Officer loses claim he was wrongfully overlooked for promotion
A police inspector who claimed he was wrongly overlooked for a promotion has lost a bid to have the decision quashed by a court.
David Greenidge argued that he had a legitimate expectation of promotion to Chief Inspector after he acted as head of the Criminal Investigations Unit for 20 months.
But Chief Justice Narinder Hargun ruled that Mr Greenidge fell short of the requirements for the promotion because he had failed to complete his personal development reviews.
Mr Justice Hargun said: “It is not unreasonable to exclude officers tasked with middle level managerial responsibilities, from eligibility for promotion if they fail to complete their PDRs without a reasonable excuse.
“It is impossible, in the court’s view, to characterise such a decision as irrational.”
The court heard that police officers were required to undergo annual performance and development reviews.
Mr Greenidge applied in writing for a promotion from Inspector to Chief Inspector in April 2018.
One of the requirements for promotion was two years of completed personal development reviews.
The court heard that Mr Greenidge’s 2016-17 PDR was completed in April 2018 – more than a year after the March 2017 deadline.
Mr Greenidge requested in the application that the PDR requirement be waived.
Mr Greenidge wrote: “Although clearly the PDR is a recognised tool for gauge the performance of staff, it ought not to be the one factor in performance measurement and not a condition precedent.”
He added that he believed the PDR requirement had been waived for past applicants and that it would be “unfair” to exclude him “merely on the basis of a single factor.”
But he was told he was ineligible for promotion because of the lack of the reviews.
because he did not meet the PDR requirements.
Mr Greenidge later applied to the Supreme Court for a judicial review.
Then-Acting Commissioner of Police Martin Weekes told the court that the BPS had offered waivers to the PDR requirements in the past, but only when there was justification for the officer being unable to satisfy the requirement.
But Mr Weekes said Mr Greenidge provided no explanation or evidence for why he had not completed the PDRs on time.
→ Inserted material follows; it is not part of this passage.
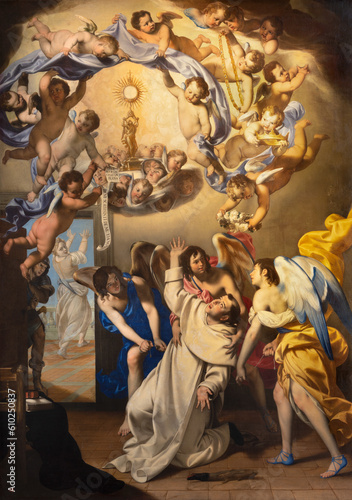 NAPLES, ITALY - APRIL 23, 2023: The painting of Eucharistic vision of St. Thomas Aquinas  in the church Basilica di Santa Maria della Sanita by  Giovan Francesco De Rosa (1607 – 1656). photo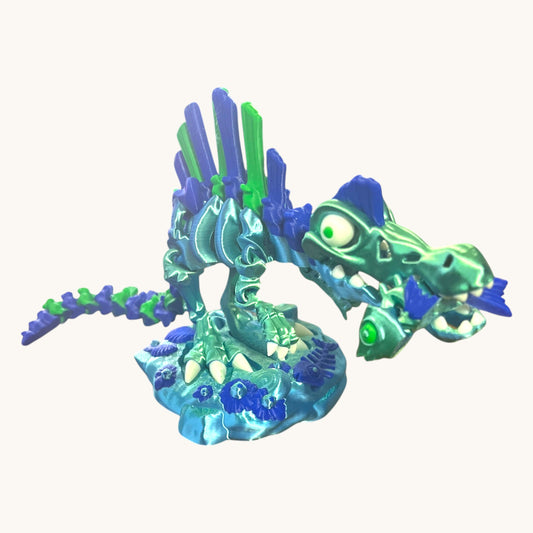 Flutterby Creations Skelisaurus 3D printed skeleton dinosaur toy in teal and blue with green accents, featuring a fish accessory and display stand.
Mr Justice Hargun said that he was satisfied the promotions board did not have a policy where waivers would be handed out without justification.
He added that Mr Greenidge had no reasonable expectation that he did not have to meet the PDR requirement.
Mr Justice Hargun said: “The court accepts the proposition that to have allowed the applicant to proceed in the process when he contravened policy and the PDR behaviour of personal responsibility by failing to complete his own PDRs on time, despite multiple reminders from his supervisor, would have created harm to the process and the organisation.
“The court accepts that to have allowed the applicant to proceed without any evidence to suggest that he had successfully completed the application process would also have opened up the service to justifiable criticism that the promotion board was unfairly allowing one person to proceed where many others had been advised they could not for lesser disregard for the policy.”